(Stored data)

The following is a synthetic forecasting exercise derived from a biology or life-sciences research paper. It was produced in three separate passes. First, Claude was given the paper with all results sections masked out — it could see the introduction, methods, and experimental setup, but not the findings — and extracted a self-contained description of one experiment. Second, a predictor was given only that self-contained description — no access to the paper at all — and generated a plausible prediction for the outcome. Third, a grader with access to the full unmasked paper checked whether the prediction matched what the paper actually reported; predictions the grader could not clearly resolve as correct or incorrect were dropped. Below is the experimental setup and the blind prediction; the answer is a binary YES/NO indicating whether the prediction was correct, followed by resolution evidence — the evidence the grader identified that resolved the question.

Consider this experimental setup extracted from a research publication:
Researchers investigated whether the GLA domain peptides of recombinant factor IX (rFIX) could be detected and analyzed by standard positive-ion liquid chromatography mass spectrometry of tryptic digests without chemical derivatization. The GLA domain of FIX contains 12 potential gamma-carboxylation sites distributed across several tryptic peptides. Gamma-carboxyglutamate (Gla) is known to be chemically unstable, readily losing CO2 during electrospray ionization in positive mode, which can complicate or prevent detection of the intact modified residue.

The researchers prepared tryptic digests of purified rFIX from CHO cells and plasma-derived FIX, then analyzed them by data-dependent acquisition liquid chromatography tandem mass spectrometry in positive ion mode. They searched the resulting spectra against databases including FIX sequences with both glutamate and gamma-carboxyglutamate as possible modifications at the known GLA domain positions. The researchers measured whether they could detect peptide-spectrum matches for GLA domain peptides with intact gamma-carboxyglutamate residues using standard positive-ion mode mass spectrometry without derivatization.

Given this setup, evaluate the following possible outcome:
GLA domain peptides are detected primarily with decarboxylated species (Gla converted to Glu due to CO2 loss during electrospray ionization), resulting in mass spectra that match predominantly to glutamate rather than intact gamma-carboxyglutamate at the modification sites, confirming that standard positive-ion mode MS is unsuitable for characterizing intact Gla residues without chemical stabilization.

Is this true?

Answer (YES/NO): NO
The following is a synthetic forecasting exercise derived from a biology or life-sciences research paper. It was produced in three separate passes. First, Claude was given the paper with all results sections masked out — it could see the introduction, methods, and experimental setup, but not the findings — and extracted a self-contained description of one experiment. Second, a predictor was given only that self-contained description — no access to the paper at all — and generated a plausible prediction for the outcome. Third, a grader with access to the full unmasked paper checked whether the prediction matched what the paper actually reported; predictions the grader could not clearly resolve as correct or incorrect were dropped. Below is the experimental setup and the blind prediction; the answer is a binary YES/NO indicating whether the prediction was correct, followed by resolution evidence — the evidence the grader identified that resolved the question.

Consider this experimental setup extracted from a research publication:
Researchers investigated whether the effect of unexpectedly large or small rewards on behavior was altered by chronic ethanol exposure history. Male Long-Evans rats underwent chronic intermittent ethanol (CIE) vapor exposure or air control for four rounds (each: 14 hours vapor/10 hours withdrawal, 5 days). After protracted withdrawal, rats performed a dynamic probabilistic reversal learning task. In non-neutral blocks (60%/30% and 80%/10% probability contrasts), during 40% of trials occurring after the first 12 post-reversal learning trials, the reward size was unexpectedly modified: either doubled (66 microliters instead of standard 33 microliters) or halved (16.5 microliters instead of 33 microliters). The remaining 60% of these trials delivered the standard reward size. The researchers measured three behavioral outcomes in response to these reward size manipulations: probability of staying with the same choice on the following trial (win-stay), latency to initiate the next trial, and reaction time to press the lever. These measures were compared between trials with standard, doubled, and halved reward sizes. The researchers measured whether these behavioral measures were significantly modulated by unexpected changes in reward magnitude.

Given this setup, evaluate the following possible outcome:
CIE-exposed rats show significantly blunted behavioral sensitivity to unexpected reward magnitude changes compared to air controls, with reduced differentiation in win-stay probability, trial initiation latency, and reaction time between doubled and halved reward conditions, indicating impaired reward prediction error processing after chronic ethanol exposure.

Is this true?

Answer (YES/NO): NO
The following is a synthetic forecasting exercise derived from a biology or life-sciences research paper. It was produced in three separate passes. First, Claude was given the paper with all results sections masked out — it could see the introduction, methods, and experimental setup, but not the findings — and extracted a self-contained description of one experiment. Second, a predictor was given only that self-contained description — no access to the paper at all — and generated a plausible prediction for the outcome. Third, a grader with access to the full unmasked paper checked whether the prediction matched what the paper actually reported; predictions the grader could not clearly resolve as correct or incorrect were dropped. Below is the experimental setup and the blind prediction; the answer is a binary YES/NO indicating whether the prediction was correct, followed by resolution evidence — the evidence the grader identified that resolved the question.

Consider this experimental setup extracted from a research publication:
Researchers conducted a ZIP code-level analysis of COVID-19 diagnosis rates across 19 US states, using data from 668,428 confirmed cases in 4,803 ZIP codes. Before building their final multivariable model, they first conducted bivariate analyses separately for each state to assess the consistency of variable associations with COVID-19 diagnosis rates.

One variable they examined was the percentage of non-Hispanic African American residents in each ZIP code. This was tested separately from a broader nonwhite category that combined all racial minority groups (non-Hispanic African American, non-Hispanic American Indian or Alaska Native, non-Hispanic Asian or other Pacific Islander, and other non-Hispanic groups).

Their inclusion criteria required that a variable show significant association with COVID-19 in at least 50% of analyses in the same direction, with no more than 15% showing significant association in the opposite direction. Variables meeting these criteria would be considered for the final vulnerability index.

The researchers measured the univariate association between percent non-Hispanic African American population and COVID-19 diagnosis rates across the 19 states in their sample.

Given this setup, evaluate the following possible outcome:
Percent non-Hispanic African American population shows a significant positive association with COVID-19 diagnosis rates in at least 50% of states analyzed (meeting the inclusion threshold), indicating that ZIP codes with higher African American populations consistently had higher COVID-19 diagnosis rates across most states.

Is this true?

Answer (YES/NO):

EXERCISE
Please return all of the entries shown above, exactly as they stand.

WRITTEN REPLY
The following is a synthetic forecasting exercise derived from a biology or life-sciences research paper. It was produced in three separate passes. First, Claude was given the paper with all results sections masked out — it could see the introduction, methods, and experimental setup, but not the findings — and extracted a self-contained description of one experiment. Second, a predictor was given only that self-contained description — no access to the paper at all — and generated a plausible prediction for the outcome. Third, a grader with access to the full unmasked paper checked whether the prediction matched what the paper actually reported; predictions the grader could not clearly resolve as correct or incorrect were dropped. Below is the experimental setup and the blind prediction; the answer is a binary YES/NO indicating whether the prediction was correct, followed by resolution evidence — the evidence the grader identified that resolved the question.

Consider this experimental setup extracted from a research publication:
Researchers investigated whether the GLA domain peptides of recombinant factor IX (rFIX) could be detected and analyzed by standard positive-ion liquid chromatography mass spectrometry of tryptic digests without chemical derivatization. The GLA domain of FIX contains 12 potential gamma-carboxylation sites distributed across several tryptic peptides. Gamma-carboxyglutamate (Gla) is known to be chemically unstable, readily losing CO2 during electrospray ionization in positive mode, which can complicate or prevent detection of the intact modified residue.

The researchers prepared tryptic digests of purified rFIX from CHO cells and plasma-derived FIX, then analyzed them by data-dependent acquisition liquid chromatography tandem mass spectrometry in positive ion mode. They searched the resulting spectra against databases including FIX sequences with both glutamate and gamma-carboxyglutamate as possible modifications at the known GLA domain positions. The researchers measured whether they could detect peptide-spectrum matches for GLA domain peptides with intact gamma-carboxyglutamate residues using standard positive-ion mode mass spectrometry without derivatization.

Given this setup, evaluate the following possible outcome:
GLA domain peptides are detected primarily with decarboxylated species (Gla converted to Glu due to CO2 loss during electrospray ionization), resulting in mass spectra that match predominantly to glutamate rather than intact gamma-carboxyglutamate at the modification sites, confirming that standard positive-ion mode MS is unsuitable for characterizing intact Gla residues without chemical stabilization.

Is this true?

Answer (YES/NO): NO
The following is a synthetic forecasting exercise derived from a biology or life-sciences research paper. It was produced in three separate passes. First, Claude was given the paper with all results sections masked out — it could see the introduction, methods, and experimental setup, but not the findings — and extracted a self-contained description of one experiment. Second, a predictor was given only that self-contained description — no access to the paper at all — and generated a plausible prediction for the outcome. Third, a grader with access to the full unmasked paper checked whether the prediction matched what the paper actually reported; predictions the grader could not clearly resolve as correct or incorrect were dropped. Below is the experimental setup and the blind prediction; the answer is a binary YES/NO indicating whether the prediction was correct, followed by resolution evidence — the evidence the grader identified that resolved the question.

Consider this experimental setup extracted from a research publication:
Researchers investigated whether the effect of unexpectedly large or small rewards on behavior was altered by chronic ethanol exposure history. Male Long-Evans rats underwent chronic intermittent ethanol (CIE) vapor exposure or air control for four rounds (each: 14 hours vapor/10 hours withdrawal, 5 days). After protracted withdrawal, rats performed a dynamic probabilistic reversal learning task. In non-neutral blocks (60%/30% and 80%/10% probability contrasts), during 40% of trials occurring after the first 12 post-reversal learning trials, the reward size was unexpectedly modified: either doubled (66 microliters instead of standard 33 microliters) or halved (16.5 microliters instead of 33 microliters). The remaining 60% of these trials delivered the standard reward size. The researchers measured three behavioral outcomes in response to these reward size manipulations: probability of staying with the same choice on the following trial (win-stay), latency to initiate the next trial, and reaction time to press the lever. These measures were compared between trials with standard, doubled, and halved reward sizes. The researchers measured whether these behavioral measures were significantly modulated by unexpected changes in reward magnitude.

Given this setup, evaluate the following possible outcome:
CIE-exposed rats show significantly blunted behavioral sensitivity to unexpected reward magnitude changes compared to air controls, with reduced differentiation in win-stay probability, trial initiation latency, and reaction time between doubled and halved reward conditions, indicating impaired reward prediction error processing after chronic ethanol exposure.

Is this true?

Answer (YES/NO): NO
The following is a synthetic forecasting exercise derived from a biology or life-sciences research paper. It was produced in three separate passes. First, Claude was given the paper with all results sections masked out — it could see the introduction, methods, and experimental setup, but not the findings — and extracted a self-contained description of one experiment. Second, a predictor was given only that self-contained description — no access to the paper at all — and generated a plausible prediction for the outcome. Third, a grader with access to the full unmasked paper checked whether the prediction matched what the paper actually reported; predictions the grader could not clearly resolve as correct or incorrect were dropped. Below is the experimental setup and the blind prediction; the answer is a binary YES/NO indicating whether the prediction was correct, followed by resolution evidence — the evidence the grader identified that resolved the question.

Consider this experimental setup extracted from a research publication:
Researchers conducted a ZIP code-level analysis of COVID-19 diagnosis rates across 19 US states, using data from 668,428 confirmed cases in 4,803 ZIP codes. Before building their final multivariable model, they first conducted bivariate analyses separately for each state to assess the consistency of variable associations with COVID-19 diagnosis rates.

One variable they examined was the percentage of non-Hispanic African American residents in each ZIP code. This was tested separately from a broader nonwhite category that combined all racial minority groups (non-Hispanic African American, non-Hispanic American Indian or Alaska Native, non-Hispanic Asian or other Pacific Islander, and other non-Hispanic groups).

Their inclusion criteria required that a variable show significant association with COVID-19 in at least 50% of analyses in the same direction, with no more than 15% showing significant association in the opposite direction. Variables meeting these criteria would be considered for the final vulnerability index.

The researchers measured the univariate association between percent non-Hispanic African American population and COVID-19 diagnosis rates across the 19 states in their sample.

Given this setup, evaluate the following possible outcome:
Percent non-Hispanic African American population shows a significant positive association with COVID-19 diagnosis rates in at least 50% of states analyzed (meeting the inclusion threshold), indicating that ZIP codes with higher African American populations consistently had higher COVID-19 diagnosis rates across most states.

Is this true?

Answer (YES/NO):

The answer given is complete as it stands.